Required work: Find each line below containing the word "site" and copy it.

Information supplied:
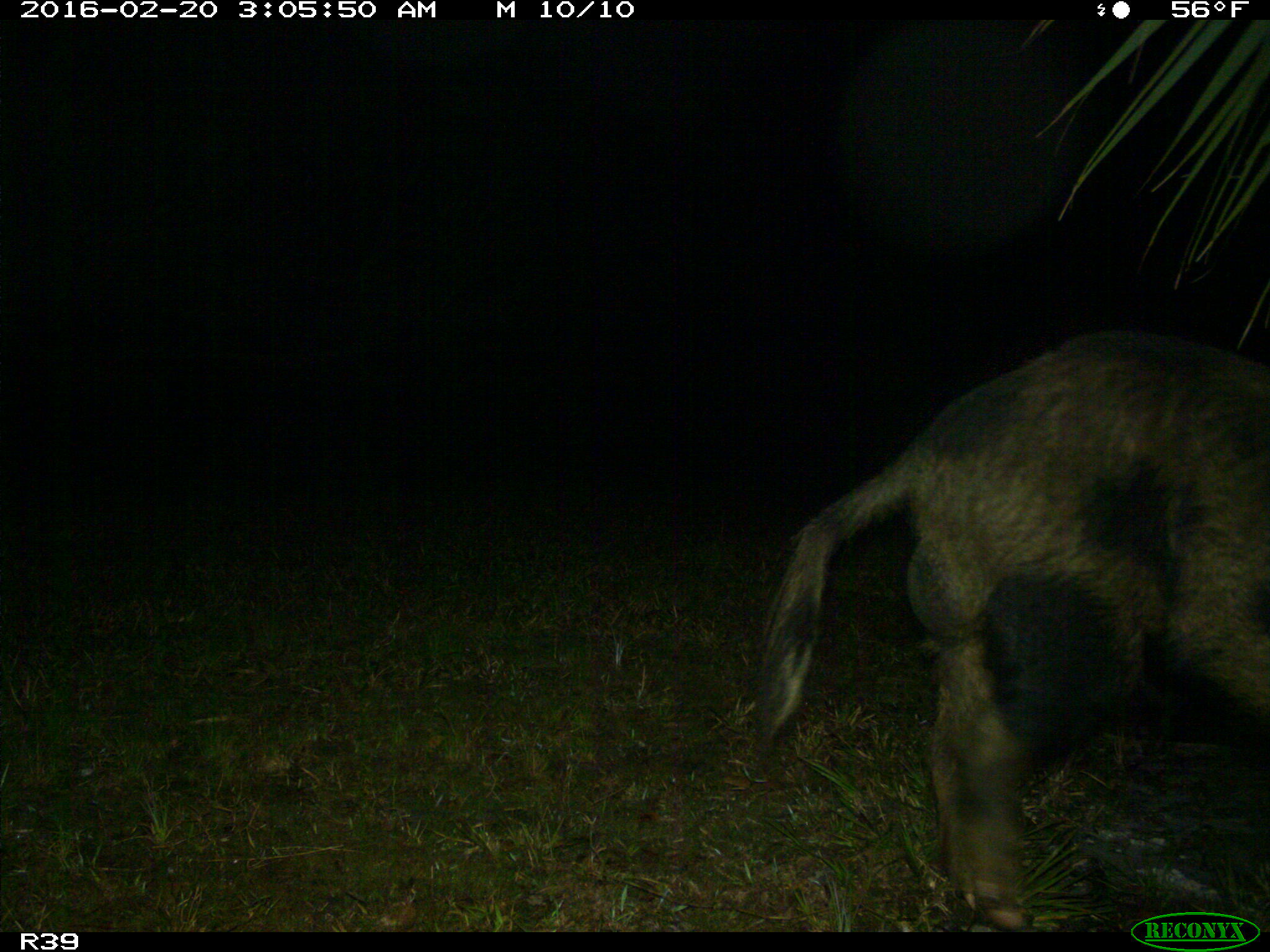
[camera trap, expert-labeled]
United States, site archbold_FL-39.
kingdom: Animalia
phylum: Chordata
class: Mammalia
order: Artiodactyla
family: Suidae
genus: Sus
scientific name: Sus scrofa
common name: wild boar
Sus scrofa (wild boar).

==

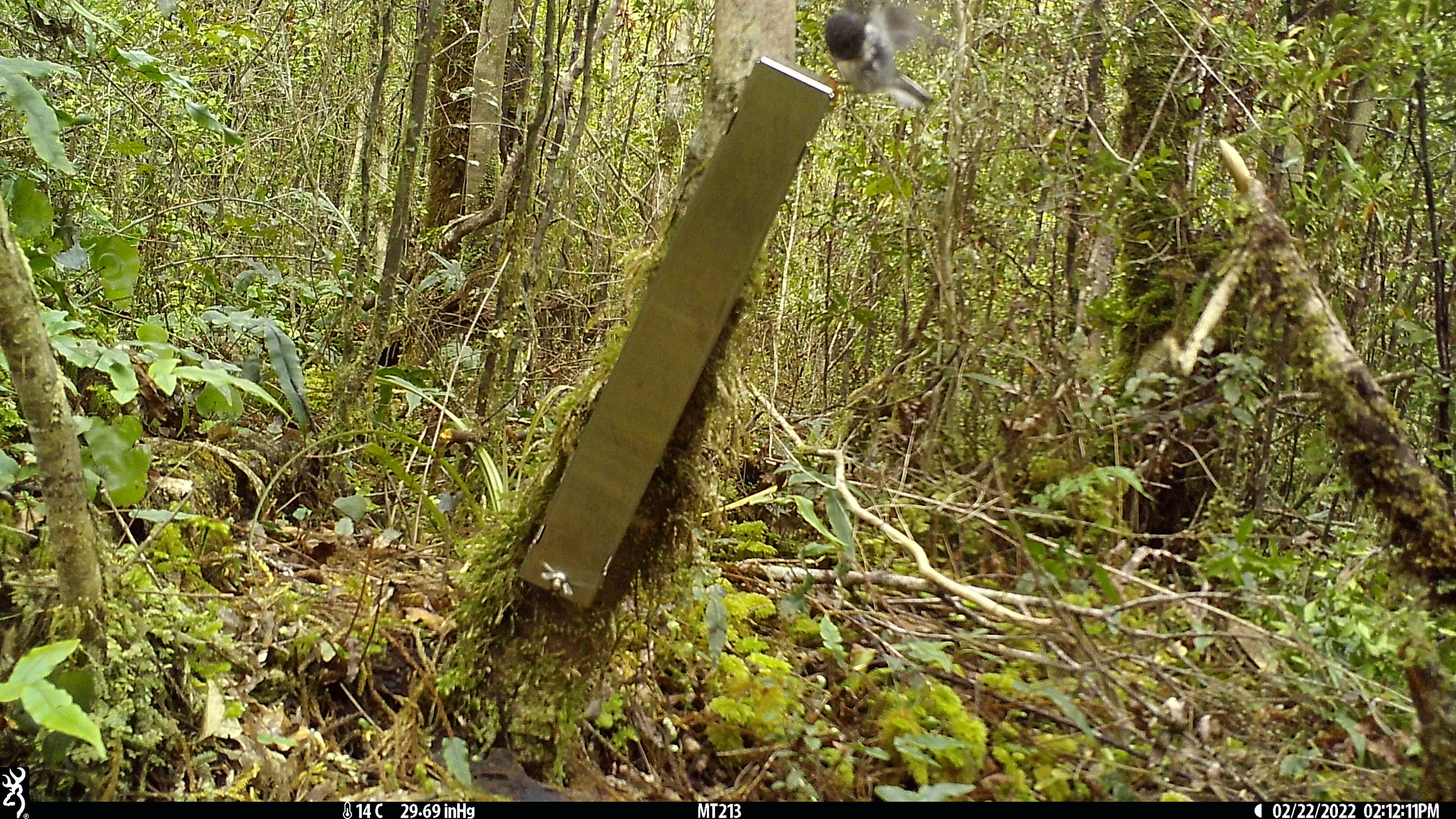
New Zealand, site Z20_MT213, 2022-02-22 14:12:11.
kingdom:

Answer section:
United States, site archbold_FL-39.
New Zealand, site Z20_MT213, 2022-02-22 14:12:11.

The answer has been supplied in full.